◆ **EXERCISE AIM**
Below is some data. Retype exactly the lines starting at the one with "#deeef3; font-size: 17px;" and ending at the one with "#000000; font-weight: bold;".

Saved data entries:

====

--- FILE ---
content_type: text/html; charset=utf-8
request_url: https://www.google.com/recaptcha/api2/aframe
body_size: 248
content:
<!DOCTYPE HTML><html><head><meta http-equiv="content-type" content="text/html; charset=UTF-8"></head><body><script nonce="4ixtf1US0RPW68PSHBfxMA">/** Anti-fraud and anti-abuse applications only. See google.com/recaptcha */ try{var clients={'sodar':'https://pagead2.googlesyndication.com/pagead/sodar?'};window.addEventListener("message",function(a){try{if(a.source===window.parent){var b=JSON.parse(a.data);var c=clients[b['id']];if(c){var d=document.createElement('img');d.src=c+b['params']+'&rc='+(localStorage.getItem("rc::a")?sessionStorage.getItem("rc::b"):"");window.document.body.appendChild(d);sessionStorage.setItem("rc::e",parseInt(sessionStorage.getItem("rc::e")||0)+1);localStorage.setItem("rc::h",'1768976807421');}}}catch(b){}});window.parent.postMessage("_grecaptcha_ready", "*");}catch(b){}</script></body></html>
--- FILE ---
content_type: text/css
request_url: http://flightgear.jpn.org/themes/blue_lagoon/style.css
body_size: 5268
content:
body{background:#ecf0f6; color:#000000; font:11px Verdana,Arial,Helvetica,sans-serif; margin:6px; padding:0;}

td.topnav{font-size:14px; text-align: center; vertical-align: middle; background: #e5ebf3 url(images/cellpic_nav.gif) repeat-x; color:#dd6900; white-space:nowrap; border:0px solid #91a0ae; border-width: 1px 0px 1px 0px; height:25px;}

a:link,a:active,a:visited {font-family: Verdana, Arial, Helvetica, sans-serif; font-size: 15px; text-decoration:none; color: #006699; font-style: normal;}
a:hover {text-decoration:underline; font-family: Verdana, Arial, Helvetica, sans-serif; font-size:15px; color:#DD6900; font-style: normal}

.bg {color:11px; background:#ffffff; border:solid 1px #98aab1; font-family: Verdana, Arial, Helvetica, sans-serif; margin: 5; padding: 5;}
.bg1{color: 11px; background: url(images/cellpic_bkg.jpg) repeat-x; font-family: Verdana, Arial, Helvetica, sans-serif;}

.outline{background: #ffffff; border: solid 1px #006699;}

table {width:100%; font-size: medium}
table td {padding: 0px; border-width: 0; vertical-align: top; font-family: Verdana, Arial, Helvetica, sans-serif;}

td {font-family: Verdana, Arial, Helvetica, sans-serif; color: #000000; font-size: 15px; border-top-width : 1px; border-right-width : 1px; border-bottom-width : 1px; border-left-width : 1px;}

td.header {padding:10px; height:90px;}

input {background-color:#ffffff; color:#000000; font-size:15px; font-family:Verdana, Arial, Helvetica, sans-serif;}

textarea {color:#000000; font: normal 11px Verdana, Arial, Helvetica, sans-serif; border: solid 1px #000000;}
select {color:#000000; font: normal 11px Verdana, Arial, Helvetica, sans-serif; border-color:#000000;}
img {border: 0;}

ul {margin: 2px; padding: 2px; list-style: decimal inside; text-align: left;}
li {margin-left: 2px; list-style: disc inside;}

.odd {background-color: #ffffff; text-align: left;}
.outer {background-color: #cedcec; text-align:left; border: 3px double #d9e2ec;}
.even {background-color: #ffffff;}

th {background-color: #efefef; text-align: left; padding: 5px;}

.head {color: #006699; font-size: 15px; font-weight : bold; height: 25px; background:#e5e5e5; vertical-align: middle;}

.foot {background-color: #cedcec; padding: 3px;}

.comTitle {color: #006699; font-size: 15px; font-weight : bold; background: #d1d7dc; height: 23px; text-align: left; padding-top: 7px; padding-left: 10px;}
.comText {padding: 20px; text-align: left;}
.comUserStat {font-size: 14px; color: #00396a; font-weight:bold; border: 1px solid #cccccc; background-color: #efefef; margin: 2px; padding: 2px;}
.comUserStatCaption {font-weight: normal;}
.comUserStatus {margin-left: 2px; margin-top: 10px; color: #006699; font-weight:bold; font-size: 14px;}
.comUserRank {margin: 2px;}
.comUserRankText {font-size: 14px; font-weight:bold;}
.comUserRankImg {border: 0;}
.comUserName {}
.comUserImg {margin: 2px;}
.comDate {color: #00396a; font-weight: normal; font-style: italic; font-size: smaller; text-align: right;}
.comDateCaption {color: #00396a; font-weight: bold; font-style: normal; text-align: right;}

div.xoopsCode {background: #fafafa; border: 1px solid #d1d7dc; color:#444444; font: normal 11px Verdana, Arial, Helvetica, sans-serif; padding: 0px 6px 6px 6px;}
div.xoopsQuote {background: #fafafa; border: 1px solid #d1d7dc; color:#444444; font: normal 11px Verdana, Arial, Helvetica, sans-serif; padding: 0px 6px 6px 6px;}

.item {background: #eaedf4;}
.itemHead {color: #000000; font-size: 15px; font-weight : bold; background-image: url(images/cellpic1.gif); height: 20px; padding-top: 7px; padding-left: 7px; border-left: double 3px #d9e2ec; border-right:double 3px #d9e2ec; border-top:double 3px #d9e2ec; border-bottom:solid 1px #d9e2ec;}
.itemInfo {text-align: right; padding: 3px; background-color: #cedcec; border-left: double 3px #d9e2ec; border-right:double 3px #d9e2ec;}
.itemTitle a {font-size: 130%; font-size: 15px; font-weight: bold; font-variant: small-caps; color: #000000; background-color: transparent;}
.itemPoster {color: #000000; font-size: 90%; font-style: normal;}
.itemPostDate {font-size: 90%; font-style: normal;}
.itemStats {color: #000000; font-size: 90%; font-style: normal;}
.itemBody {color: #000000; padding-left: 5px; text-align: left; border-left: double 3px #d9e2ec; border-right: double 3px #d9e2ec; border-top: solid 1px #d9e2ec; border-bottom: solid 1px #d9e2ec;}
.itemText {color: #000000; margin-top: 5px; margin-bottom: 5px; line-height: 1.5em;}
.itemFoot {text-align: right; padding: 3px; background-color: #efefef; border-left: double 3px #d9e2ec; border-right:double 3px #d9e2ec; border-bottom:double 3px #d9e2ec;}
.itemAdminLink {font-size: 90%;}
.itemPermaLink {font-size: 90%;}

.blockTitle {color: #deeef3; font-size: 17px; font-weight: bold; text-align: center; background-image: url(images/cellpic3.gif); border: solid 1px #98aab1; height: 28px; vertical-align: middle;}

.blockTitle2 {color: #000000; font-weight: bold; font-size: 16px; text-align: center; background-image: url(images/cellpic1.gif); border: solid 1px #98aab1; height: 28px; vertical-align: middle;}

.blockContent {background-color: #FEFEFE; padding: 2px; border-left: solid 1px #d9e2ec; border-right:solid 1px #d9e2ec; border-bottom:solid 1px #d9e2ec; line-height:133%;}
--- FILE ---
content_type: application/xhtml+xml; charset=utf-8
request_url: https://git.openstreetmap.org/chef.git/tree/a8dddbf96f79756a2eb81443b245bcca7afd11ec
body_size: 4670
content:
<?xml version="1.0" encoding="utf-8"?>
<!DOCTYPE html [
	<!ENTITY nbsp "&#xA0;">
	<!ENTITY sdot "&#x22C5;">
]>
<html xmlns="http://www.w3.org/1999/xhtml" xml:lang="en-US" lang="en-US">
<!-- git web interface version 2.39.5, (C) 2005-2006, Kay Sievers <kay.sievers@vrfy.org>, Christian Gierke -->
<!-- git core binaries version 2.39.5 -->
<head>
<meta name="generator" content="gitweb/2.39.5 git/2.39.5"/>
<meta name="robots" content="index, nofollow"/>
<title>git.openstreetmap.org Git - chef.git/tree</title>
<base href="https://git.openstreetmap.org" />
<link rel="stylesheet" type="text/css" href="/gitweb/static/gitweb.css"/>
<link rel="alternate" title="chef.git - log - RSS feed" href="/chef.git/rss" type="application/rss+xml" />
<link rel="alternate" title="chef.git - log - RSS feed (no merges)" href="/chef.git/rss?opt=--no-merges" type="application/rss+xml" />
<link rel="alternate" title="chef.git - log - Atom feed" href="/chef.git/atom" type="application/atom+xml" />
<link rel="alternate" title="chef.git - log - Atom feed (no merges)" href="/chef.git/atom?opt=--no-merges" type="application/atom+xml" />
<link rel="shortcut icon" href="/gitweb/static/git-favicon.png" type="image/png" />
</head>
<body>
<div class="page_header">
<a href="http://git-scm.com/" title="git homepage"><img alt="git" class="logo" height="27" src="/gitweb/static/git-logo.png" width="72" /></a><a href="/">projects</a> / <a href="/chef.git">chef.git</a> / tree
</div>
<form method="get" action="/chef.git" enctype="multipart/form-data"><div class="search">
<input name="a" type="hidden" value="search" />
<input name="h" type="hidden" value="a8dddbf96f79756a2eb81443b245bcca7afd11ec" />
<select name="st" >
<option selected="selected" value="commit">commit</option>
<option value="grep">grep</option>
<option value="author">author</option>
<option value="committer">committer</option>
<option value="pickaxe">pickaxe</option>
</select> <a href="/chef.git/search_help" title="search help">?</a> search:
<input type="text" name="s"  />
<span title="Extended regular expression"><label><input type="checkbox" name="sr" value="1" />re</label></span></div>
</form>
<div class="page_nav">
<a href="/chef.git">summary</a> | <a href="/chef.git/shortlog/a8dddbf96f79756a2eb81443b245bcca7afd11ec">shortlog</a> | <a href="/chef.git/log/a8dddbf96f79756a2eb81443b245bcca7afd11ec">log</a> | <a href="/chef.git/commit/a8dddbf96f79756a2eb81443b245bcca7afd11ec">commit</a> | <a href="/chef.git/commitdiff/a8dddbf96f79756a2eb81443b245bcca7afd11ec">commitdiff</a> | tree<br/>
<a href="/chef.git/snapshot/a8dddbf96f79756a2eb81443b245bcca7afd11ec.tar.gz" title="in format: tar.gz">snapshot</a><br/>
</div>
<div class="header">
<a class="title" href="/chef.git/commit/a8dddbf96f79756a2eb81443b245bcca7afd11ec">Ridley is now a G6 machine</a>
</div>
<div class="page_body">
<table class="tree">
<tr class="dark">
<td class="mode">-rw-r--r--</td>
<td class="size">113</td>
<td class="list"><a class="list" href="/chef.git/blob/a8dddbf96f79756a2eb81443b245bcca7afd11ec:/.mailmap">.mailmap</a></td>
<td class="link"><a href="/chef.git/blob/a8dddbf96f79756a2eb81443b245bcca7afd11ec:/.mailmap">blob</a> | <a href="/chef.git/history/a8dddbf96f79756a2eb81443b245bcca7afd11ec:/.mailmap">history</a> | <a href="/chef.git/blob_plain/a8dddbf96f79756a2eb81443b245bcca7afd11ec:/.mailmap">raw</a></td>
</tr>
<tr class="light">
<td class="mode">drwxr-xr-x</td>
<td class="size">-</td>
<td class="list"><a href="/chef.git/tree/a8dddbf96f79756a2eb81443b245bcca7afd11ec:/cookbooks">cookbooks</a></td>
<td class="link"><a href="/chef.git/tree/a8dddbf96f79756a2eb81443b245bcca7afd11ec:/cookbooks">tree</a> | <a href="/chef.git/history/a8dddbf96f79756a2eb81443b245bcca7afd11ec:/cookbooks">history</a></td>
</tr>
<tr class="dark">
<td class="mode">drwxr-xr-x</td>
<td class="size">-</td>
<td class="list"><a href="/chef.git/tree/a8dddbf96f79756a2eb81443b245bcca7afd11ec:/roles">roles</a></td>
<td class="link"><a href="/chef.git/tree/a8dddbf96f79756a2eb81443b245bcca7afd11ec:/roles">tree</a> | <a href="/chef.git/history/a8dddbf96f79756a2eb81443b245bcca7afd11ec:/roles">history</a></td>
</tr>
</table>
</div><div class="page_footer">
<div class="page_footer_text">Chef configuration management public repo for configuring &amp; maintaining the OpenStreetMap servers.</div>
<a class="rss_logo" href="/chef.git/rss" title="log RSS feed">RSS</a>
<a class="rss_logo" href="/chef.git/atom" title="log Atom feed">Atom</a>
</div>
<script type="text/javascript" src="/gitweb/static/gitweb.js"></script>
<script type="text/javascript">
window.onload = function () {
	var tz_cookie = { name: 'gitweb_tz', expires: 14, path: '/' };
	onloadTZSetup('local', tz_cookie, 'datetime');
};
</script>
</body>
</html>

====

◆ **ANSWER FOR THIS EXERCISE**
.blockTitle {color: #deeef3; font-size: 17px; font-weight: bold; text-align: center; background-image: url(images/cellpic3.gif); border: solid 1px #98aab1; height: 28px; vertical-align: middle;}

.blockTitle2 {color: #000000; font-weight: bold; font-size: 16px; text-align: center; background-image: url(images/cellpic1.gif); border: solid 1px #98aab1; height: 28px; vertical-align: middle;}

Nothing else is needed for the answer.